You have all three of your shunt references in parallel, so you will only see the lowest voltage in all positions of your switch. You need to give each of them their own dropping resistor. Or, tie the switch common to the resistor and op-amp pin, and the three switch points to the individual references.

But, you can probably use just one reference, and a three resistor divider to make the other two voltages. Just make sure that the values in the divider are significanly lower than the resistance values in the op-amp.

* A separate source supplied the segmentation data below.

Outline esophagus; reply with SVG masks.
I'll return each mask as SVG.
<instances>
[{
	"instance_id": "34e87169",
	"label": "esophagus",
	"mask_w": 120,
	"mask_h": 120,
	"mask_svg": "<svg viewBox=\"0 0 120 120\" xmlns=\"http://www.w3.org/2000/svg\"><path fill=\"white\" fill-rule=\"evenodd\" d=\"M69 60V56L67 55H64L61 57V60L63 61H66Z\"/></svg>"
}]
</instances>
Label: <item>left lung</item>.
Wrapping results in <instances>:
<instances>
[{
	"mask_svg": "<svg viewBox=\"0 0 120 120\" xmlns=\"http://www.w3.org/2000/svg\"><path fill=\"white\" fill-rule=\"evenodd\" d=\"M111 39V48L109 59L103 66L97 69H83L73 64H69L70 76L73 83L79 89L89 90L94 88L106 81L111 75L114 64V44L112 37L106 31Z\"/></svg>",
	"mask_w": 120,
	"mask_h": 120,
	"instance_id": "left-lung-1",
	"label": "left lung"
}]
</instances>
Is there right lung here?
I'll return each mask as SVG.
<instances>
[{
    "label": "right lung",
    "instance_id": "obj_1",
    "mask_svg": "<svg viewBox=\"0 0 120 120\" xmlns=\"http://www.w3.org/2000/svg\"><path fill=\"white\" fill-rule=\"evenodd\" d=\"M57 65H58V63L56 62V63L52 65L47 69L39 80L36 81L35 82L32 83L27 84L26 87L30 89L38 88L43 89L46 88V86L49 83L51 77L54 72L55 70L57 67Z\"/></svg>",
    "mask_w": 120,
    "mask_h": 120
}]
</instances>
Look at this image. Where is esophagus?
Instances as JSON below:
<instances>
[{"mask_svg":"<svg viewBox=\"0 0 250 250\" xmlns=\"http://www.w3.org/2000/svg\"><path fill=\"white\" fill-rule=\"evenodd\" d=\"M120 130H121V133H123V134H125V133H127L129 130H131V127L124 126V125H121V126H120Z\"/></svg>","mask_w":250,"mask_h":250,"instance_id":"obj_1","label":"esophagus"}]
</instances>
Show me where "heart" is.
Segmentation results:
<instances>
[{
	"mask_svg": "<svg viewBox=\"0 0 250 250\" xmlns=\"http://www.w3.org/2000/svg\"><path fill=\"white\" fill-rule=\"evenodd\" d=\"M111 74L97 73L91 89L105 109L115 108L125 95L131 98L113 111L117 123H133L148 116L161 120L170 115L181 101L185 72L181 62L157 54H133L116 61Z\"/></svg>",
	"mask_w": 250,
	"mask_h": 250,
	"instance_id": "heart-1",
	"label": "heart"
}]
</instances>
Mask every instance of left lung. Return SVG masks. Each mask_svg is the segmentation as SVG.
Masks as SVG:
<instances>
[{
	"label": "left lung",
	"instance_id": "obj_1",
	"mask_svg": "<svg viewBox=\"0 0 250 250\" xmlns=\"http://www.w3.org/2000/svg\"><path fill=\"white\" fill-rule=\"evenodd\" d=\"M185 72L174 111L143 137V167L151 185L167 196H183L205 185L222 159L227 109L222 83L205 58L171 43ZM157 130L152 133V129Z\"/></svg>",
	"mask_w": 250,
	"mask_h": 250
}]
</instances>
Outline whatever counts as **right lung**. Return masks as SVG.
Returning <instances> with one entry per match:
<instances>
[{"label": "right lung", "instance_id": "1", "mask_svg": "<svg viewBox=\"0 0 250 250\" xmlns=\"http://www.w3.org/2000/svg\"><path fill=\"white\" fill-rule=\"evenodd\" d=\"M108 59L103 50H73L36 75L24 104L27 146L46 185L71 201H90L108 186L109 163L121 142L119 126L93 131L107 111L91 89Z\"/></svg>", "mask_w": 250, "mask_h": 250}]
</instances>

Yes..good heads up. Switch should come before the zeners, not like what i sketched.Also the references are cheap and resistors are hard to match, so I think i'll go with 3 references.

 

[SandiegoSD]

(almost) Fried the protoboard today..

Hi folks, I received the parts for the circuit I've been talking about (I ordered mostly thru hole parts) plugged them onto a breadboard to test it. Oh well.. about some 5 seconds after I turned on the power supply I smelled the frying plastic/something else's odor and decided to touch every part to find out which was overheating. I instantly regretted it when I put my index finger on the back of the LM2940. That thing was HOT!!

I then realized that with (24-10=14)V across this linear regulator, and the 1A current which I'm trying so hard to get, it's taking some 14W on that little piece. The power rating for LM2940 is a measly 2~3W w/o heatsink.
**broken link removed**

I guess i'll use another voltage supply(probably 12V instead of 24V) to power the LM2940 regulator so the voltage drop is ~2V and total power will be closer to 2W and it shouldn't overheat too much.

Hopeful by then the load current will turn out to be 1A (I'm secretly worried because for the first few seconds the load current was only .74A before the LM2940 goes into thermal shutdown )

p.s. the circuit I'm talking about:
**broken link removed**
There's a load resistor in series with that amp-meter not shown in this graph.